*What this task involves*:
Each entry below needs to be transcribed verbatim; the images should not appear.
<<<<
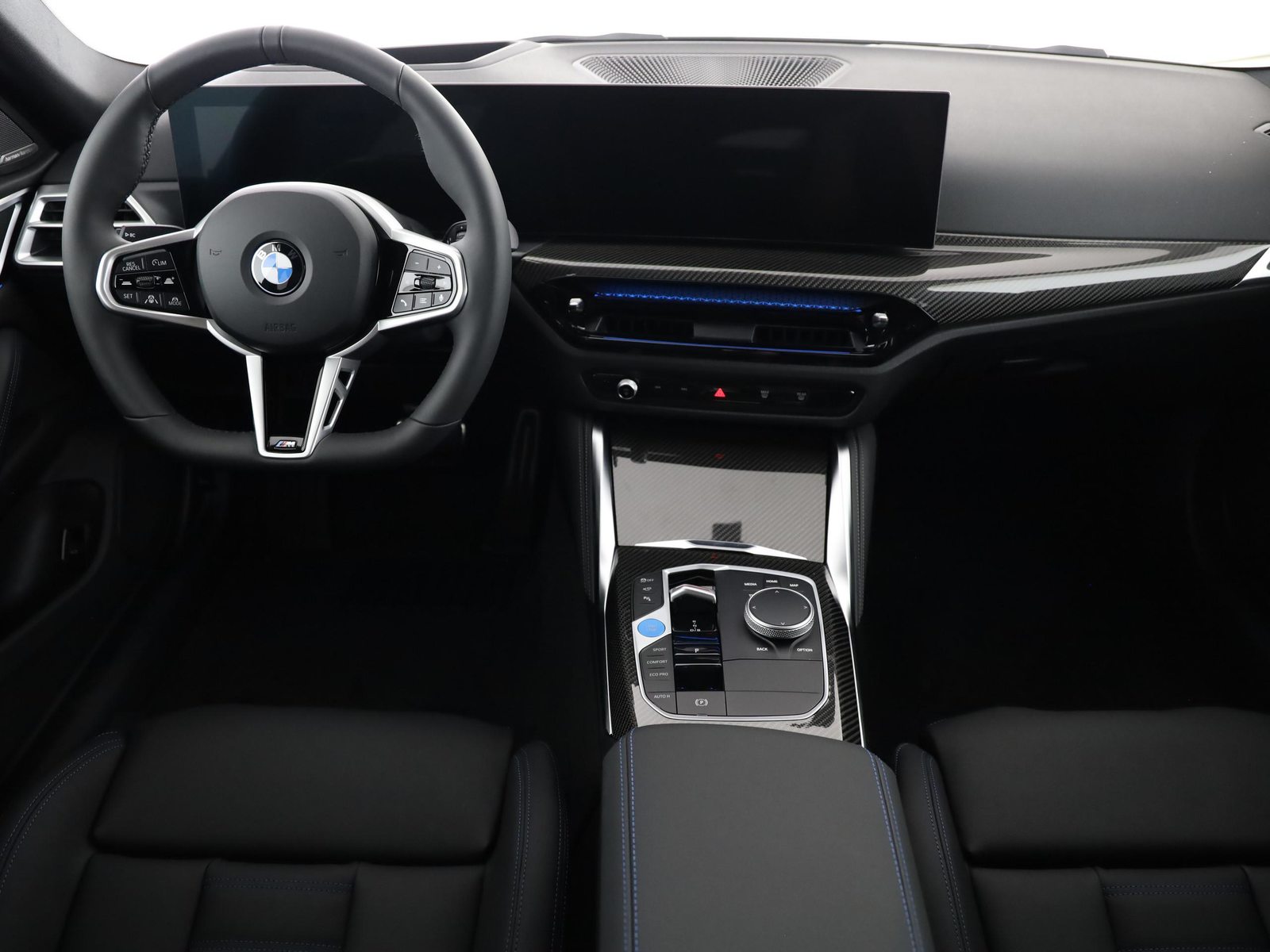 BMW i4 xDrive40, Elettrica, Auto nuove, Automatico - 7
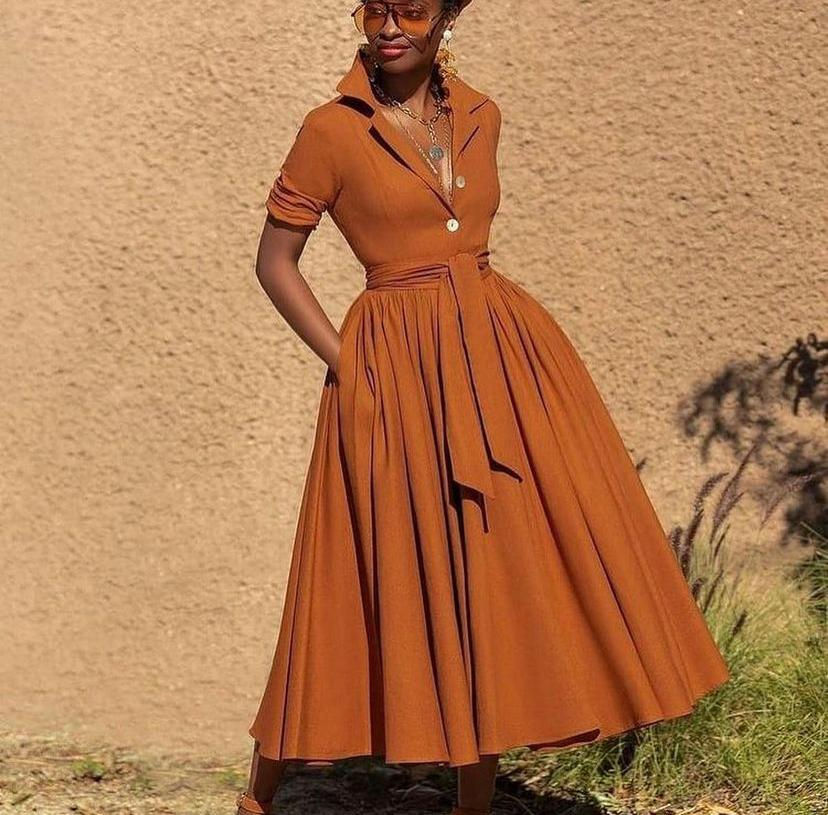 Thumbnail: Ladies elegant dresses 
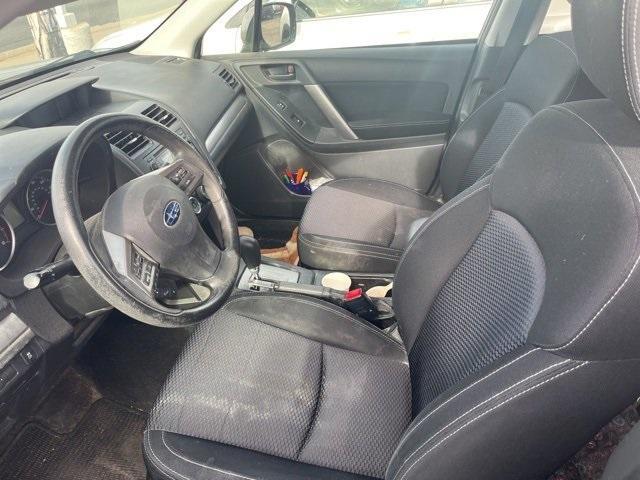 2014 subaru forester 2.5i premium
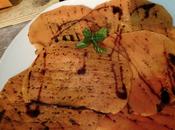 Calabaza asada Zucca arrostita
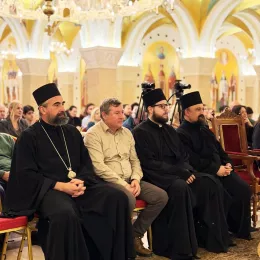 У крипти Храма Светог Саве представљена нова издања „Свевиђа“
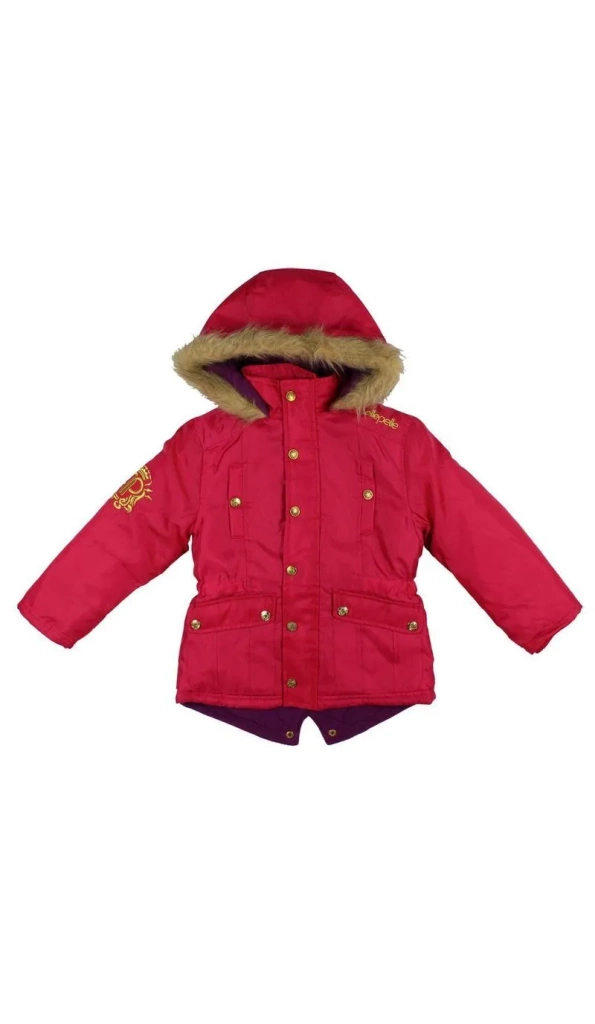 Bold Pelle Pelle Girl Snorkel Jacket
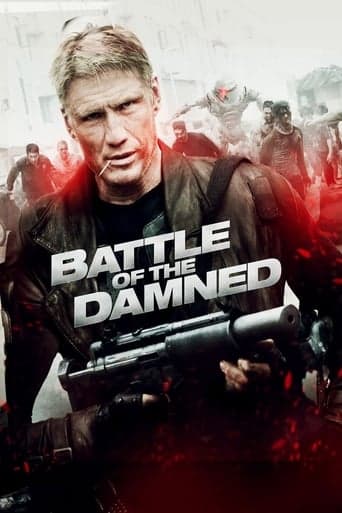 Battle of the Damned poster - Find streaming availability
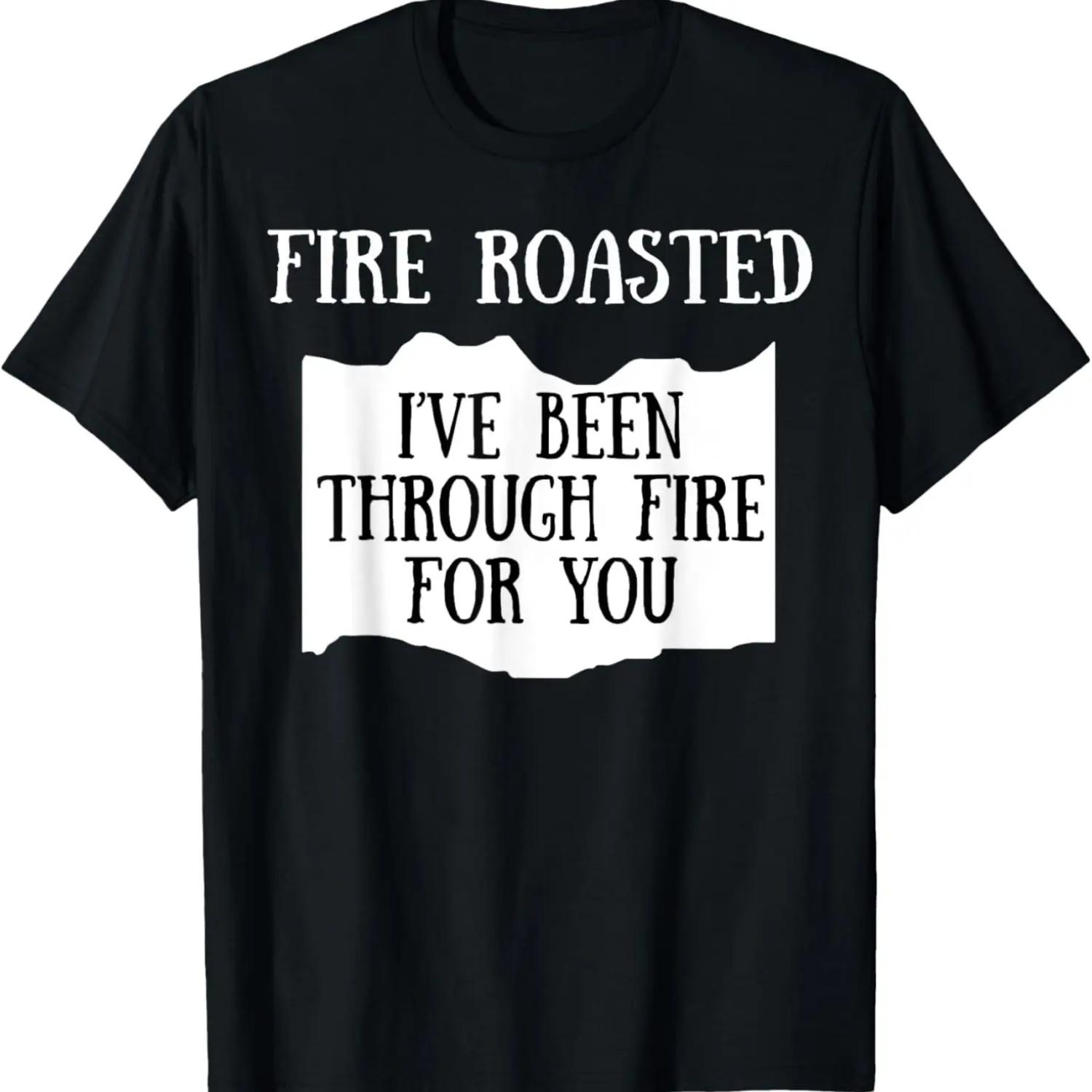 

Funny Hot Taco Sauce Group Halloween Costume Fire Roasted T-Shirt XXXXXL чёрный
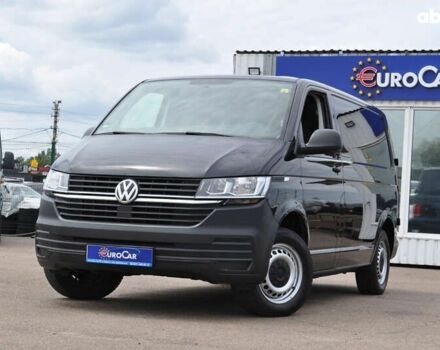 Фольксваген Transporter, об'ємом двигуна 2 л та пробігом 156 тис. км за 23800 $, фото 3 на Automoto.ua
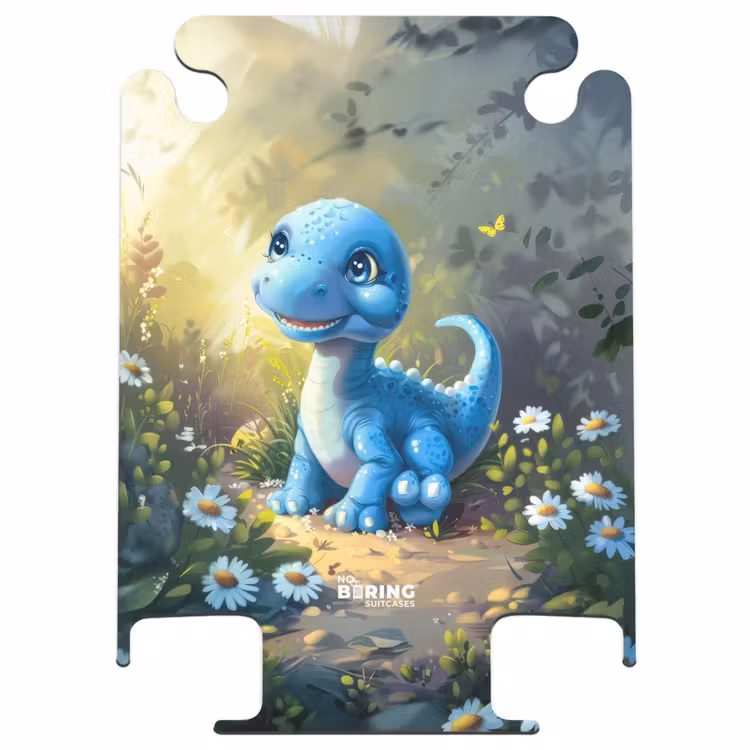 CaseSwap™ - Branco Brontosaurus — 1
>>>>
*Answer to the problem*:
 BMW i4 xDrive40, Elettrica, Auto nuove, Automatico - 7
 Thumbnail: Ladies elegant dresses 
 2014 subaru forester 2.5i premium
 Calabaza asada Zucca arrostita
 У крипти Храма Светог Саве представљена нова издања „Свевиђа“
 Bold Pelle Pelle Girl Snorkel Jacket
 Battle of the Damned poster - Find streaming availability

Funny Hot Taco Sauce Group Halloween Costume Fire Roasted T-Shirt XXXXXL чёрный
 Фольксваген Transporter, об'ємом двигуна 2 л та пробігом 156 тис. км за 23800 $, фото 3 на Automoto.ua
 CaseSwap™ - Branco Brontosaurus — 1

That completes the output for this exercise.